INSTRUCTIONS FOR THE TASK:
Find every line in the entries that holds the string "charset" and report it.
[Opening DATA SECTION section]
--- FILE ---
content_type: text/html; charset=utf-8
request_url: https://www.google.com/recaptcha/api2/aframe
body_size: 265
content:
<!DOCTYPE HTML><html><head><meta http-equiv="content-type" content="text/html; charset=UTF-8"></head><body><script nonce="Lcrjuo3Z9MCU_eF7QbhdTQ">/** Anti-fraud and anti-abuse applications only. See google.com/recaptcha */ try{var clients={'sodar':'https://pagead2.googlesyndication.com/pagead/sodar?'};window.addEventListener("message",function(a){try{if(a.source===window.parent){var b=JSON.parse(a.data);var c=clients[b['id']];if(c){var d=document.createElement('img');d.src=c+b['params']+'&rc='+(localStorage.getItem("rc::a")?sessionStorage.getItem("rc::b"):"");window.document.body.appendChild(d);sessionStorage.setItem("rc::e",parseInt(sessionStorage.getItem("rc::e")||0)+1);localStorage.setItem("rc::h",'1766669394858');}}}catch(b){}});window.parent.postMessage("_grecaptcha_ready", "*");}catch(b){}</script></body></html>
[Closing DATA SECTION section]
FINAL ANSWER:
content_type: text/html; charset=utf-8
<!DOCTYPE HTML><html><head><meta http-equiv="content-type" content="text/html; charset=UTF-8"></head><body><script nonce="Lcrjuo3Z9MCU_eF7QbhdTQ">/** Anti-fraud and anti-abuse applications only. See google.com/recaptcha */ try{var clients={'sodar':'https://pagead2.googlesyndication.com/pagead/sodar?'};window.addEventListener("message",function(a){try{if(a.source===window.parent){var b=JSON.parse(a.data);var c=clients[b['id']];if(c){var d=document.createElement('img');d.src=c+b['params']+'&rc='+(localStorage.getItem("rc::a")?sessionStorage.getItem("rc::b"):"");window.document.body.appendChild(d);sessionStorage.setItem("rc::e",parseInt(sessionStorage.getItem("rc::e")||0)+1);localStorage.setItem("rc::h",'1766669394858');}}}catch(b){}});window.parent.postMessage("_grecaptcha_ready", "*");}catch(b){}</script></body></html>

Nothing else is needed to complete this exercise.